TASK STATEMENT: Quote the line containing "phylum: Chordata" and all lines that follow it in the listing below, exactly as written.

EXERCISE MATERIALS:
--- --- ---

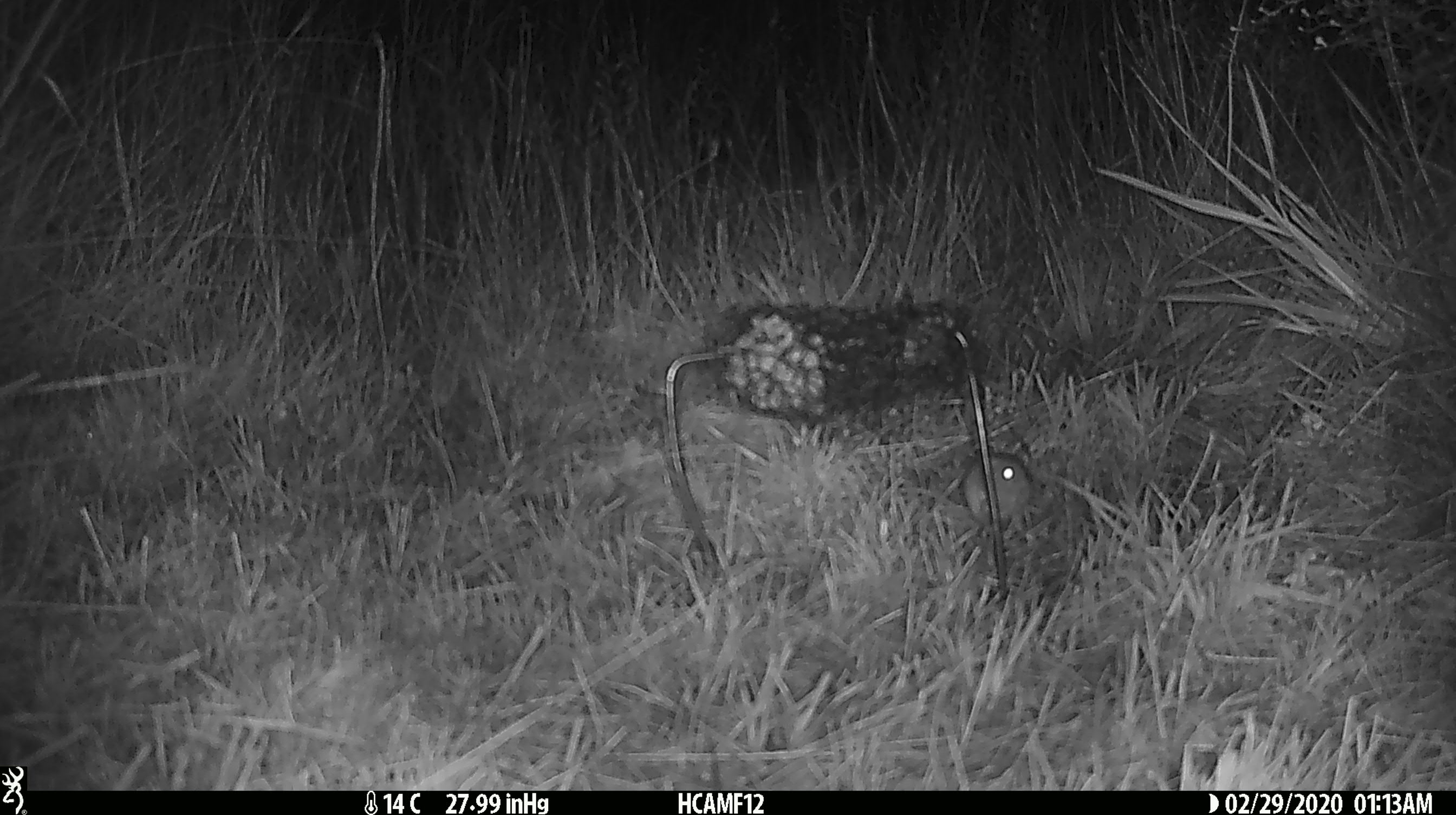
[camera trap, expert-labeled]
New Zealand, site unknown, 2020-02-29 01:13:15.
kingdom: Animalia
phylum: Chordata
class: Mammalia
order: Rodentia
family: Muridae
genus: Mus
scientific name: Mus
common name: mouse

--- --- ---

RESPONSE AREA:
phylum: Chordata
class: Mammalia
order: Rodentia
family: Muridae
genus: Mus
scientific name: Mus
common name: mouse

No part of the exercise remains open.